With Smith set to retire this summer, the school said incoming A.D. Ross Bjork will lead the search for Holtmann’s replacement.

Bjork is set to start at Ohio State as a senior advisor on March 1 and officially replace Smith on July 1.

Ohio State fell to 14-11 with a 62-54 loss at Wisconsin on Wednesday night.

That clinched a losing Big Ten record for the Buckeyes, who are 4-10 in the league with six games to go.

Holtmann has a career record of 251-171 as a head coach, including a 137-86 mark at Ohio State.

Holtmann’s tenure started with much optimism and some success before burning out slowly over the last three years.

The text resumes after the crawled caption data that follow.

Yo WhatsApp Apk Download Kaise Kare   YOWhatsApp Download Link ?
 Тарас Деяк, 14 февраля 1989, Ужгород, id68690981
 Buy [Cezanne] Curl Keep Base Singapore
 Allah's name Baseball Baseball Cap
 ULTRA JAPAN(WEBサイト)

He arrived from Butler in the summer of 2017 with a reputation for his teams finishing above where they were picked in the preseason.

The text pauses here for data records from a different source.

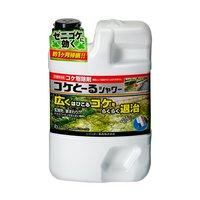レインボー コケとーるシャワー 2L 20~40平方メートル(約6~12坪)用 コケ 駆除剤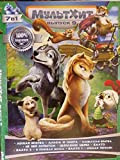 DVD Russian Children movies * PAL / No Subtitles* Select any disc *Shrek Kung-Fu Panda Balto Medvezhonok Lilo I Stich Priklyucheniya Astroboi Cherepashki Rusalochka Nemo Barbie Vall-I Skazki * d-916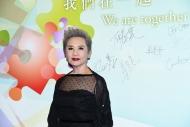 叶德娴应邀为「第二十七届香港舞台剧奖颁奖礼」颁发「最佳导演」奖项。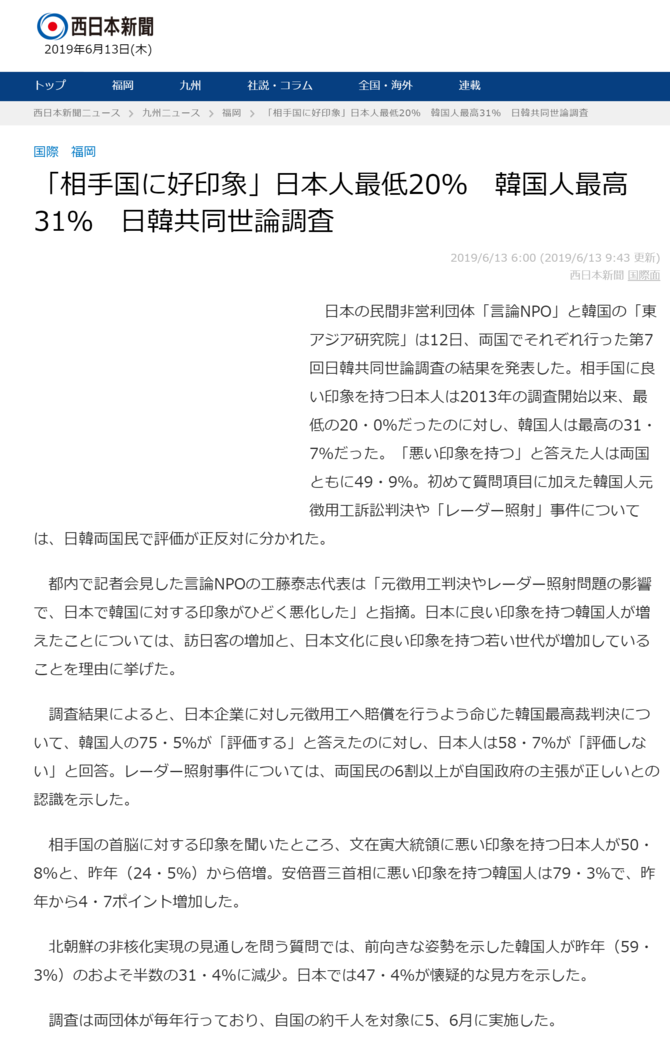 西日本.png
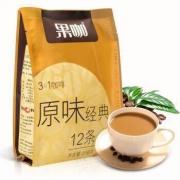 FRUTTEE 果咖 白咖啡 经典原味 18g*12条 *3件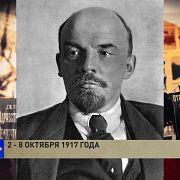100 лет революции: 2- 8 октября 1917 года (часть 1)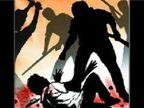 पैसों की अड़ीबाजी को लेकर घर के बाहर युवक पर हमला; तीन लड़कों ने देर रात गोलियां भी चलाई, उत्पात मचाया|भोपाल,Bhopal - Dainik Bhaskar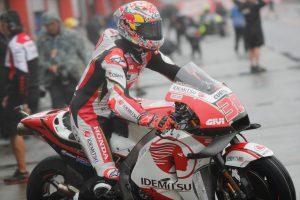 MotoGP | 【タイム結果】2019MotoGP第16戦日本GPフリー走行3回目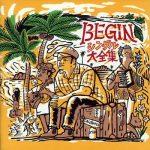 [Album] BEGIN – BEGINシングル大全集 (2005.02.23/MP3/RAR)
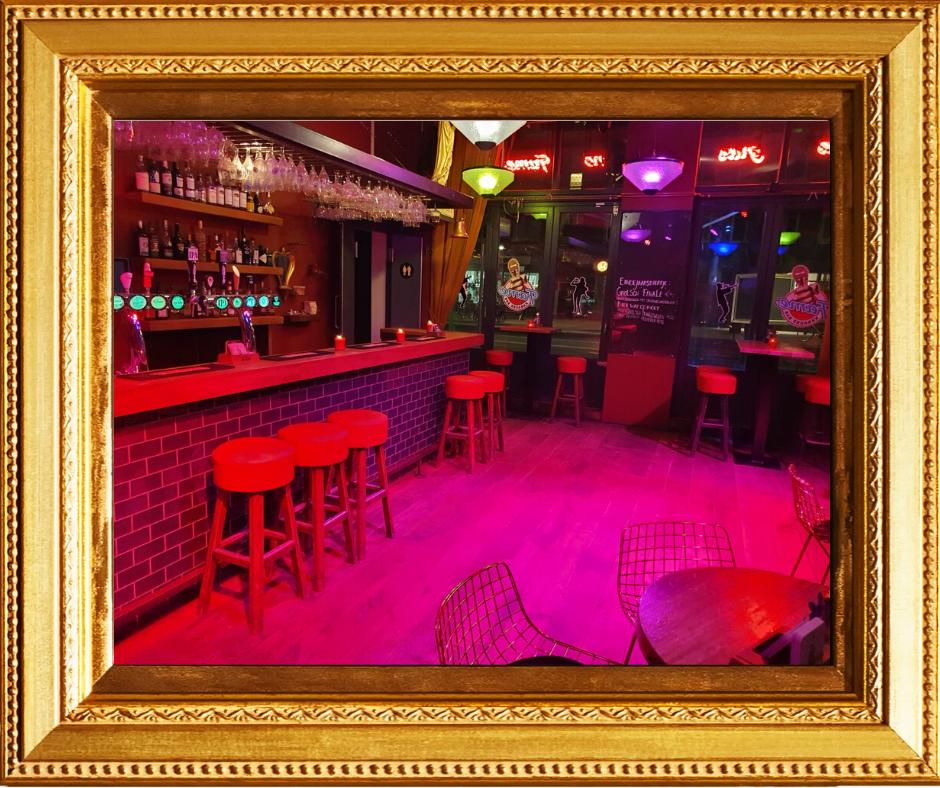 Karaoke Rotterdam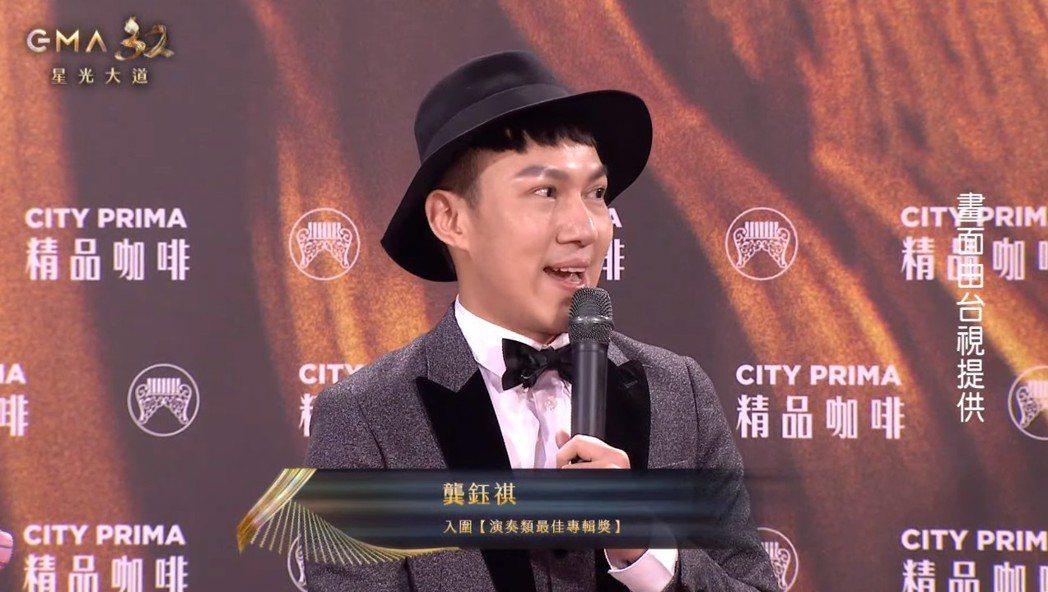 龔鈺祺今年以古典專輯「KUNG's vol.1」角逐金曲獎的演奏類最佳專輯獎。圖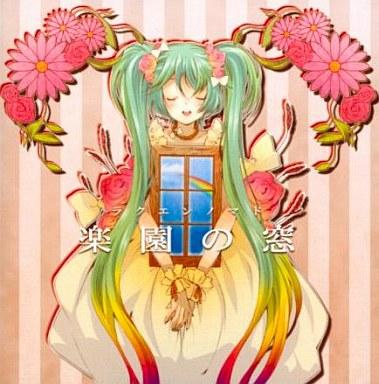 楽園の窓 / FlowerAct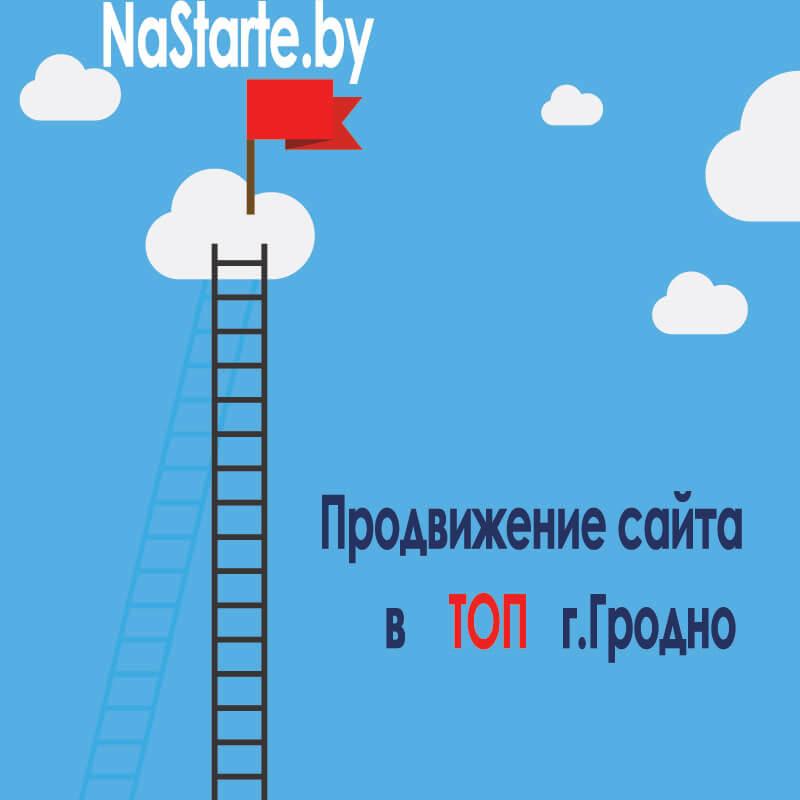 Продвижение сайта в Гродно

That happened again in his first season at Ohio State, when the Buckeyes upped their win total by eight and finished tied for second in the Big Ten.

They have not finished higher than fourth since and dropped to 13th last season despite bringing in the nation’s No. 8 recruiting class.

Ohio State has not won the Big Ten regular season championship since 2012 or made the Sweet 16 since 2013.

The Buckeyes are in their longest conference title drought since they failed to win one from 1972-90, and they last went more than seven years without making the Sweet 16 in 1972-79.

Since the NCAA Tournament began in 1939, the program had never gone 10 years without a conference title or Sweet 16 appearance until last year.